Correio Braziliense, n. 20667, 23/12/2019. Mundo, p. 10

Modi rebate críticas


Diante de protestos que se multiplicam pelo país nos últimos 11 dias, com confrontos violentos que deixaram pelo menos 25 mortos, o primeiro-ministro nacionalista da Índia, Narendra Modi, fez ontem um discurso em defesa da polêmica lei de cidadania, que exclui  praticantes do islamismo. Ao rebater as críticas dos que consideram a legislação discriminatória, Modi tentou tranquilizar os muçulmanos, ao mesmo tempo em que atacou seus adversários políticos, acusando-os de “espalhar mentiras”.

Em discurso a milhares de apoiadores, em Nova Délhi, que tem sido palco de significativas mobilizações, com grande repressão policial, Modi sinalizou que não pretende voltar atrás na lei. Os críticos a consideram discriminatória e contrária à Constituição indiana.

“Respeitem o Parlamento!
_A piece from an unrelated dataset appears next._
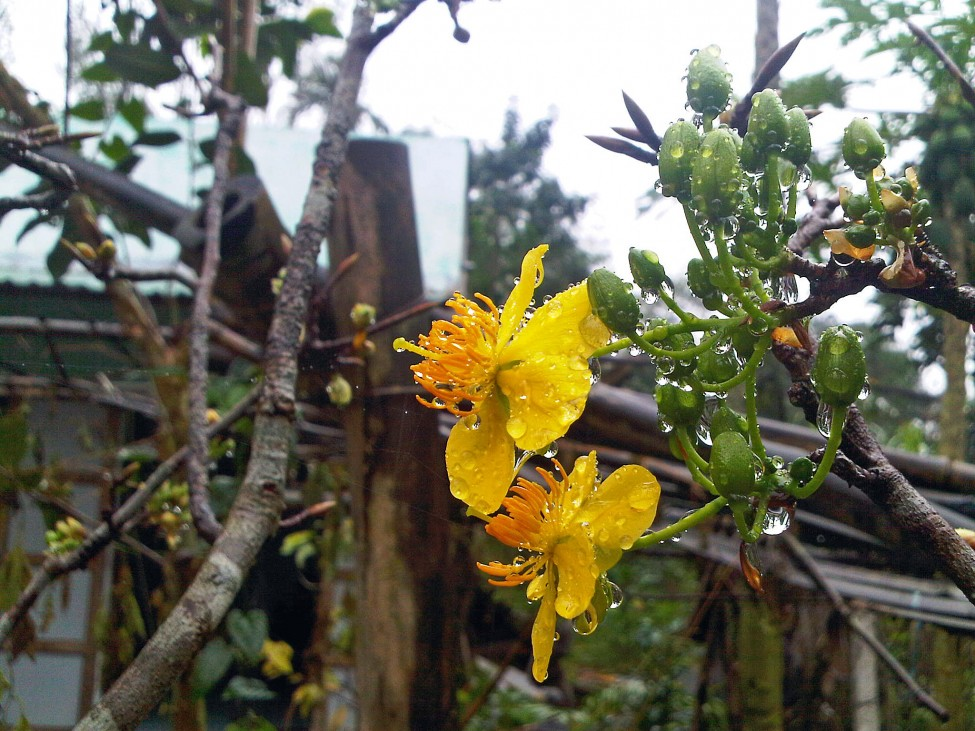 Vietnam Mai flower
Respeite a Constituição!”, ressaltou o primeiro-ministro, lançando um desafio aos que “estão espalhando mentiras” para que demonstrem “um cheiro de discriminação em qualquer coisa que eu tenha feito”. A oposição afirma que a nova lei faz parte de uma vontade do poder nacionalista hindu de marginalizar os cerca de 200 milhões de muçulmanos do país.
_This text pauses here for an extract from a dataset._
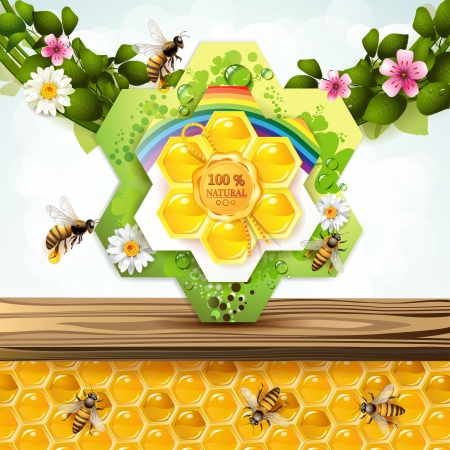 Bees and honeycombs with floral frame Vector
O premiê assegurou que o objetivo da nova lei é apenas estender a cidadania a minorias religiosas que fogem da perseguição em três países de maioria muçulmana: Afeganistão, Bangladesh e Paquistão. Assinalou ainda que ela não será usada contra cidadãos indianos.

“(A lei) não tem nada a ver com os muçulmanos que são filhos do solo indiano e cujos ancestrais são filhos de nossa pátria-mãe Índia”, garantiu Modi, acrescentando: “A lei não afeta 1,3 bilhão de indianos, e devo garantir aos cidadãos muçulmanos da Índia que não mudará nada para eles”.

Isenção

Os críticos da lei, porém, temem que o governo possa usá-la em conjunto com outras medidas adotadas pelo governo para atingir os praticantes do islamismo. Narendra Modi enfatizou no discurso que seu governo não realiza ações de governo norteados por questões religiosas. “Nunca perguntamos a ninguém se eles vão a um templo ou mesquita quando se trata de implementar esquemas de assistência social”, reforçou.

Se, de um lado, Modi se mostrou conciliador, de outro, foi bastante duro ao falar das manifestações que se espalham pela Índia e que, segundo ele, são alimentadas por seus inimigos políticos com o objetivo de destruir o governo. E classificou o uso de pedras nas manifestações como uma traição à Índia. “Quando vejo tijolos e paus nas mãos dos manifestantes, sinto dor, assim como o resto da Índia.”

Esse é considerado um momento crucial para o governo de Modi, que não havia experimentado, em seus cinco anos de governo, uma mobilização social tão representativa. No início restrita ao norte da Índia, a mobilização foi avançando e chegou a todas as regiões do país. Em muitas cidades, as autoridades proibiram as manifestações. Em algumas localidades, o acesso à internet foi cortado, inclusive na capital, Nova Délhi.

Em um único dia, na sexta-feira, foram registradas no estado de Uttar Pradesh, no norte do país, 15 mortes, incluindo a de um menino de 8 anos. Em meio ao clima cada vez mais elevado de tensão no país, o jornal The Indian Express pediu, em editorial, que o governo de Modi faça todo o possível “para preservar a paz” no país.

“A maior democracia do mundo não pode parecer incapaz de aceitar os jovens que estão em desacordo com o poder (...) a Índia corre um alto risco se começar a ser vista como um lugar onde os dissidentes sentem medo”, afirmou o jornal.

A Anistia Internacional pediu o fim da repressão contra os manifestantes. Ontem, em Bangalore, os protestos contra a lei de cidadania incluíram apelos às forças de segurança para que evitassem ações violentas.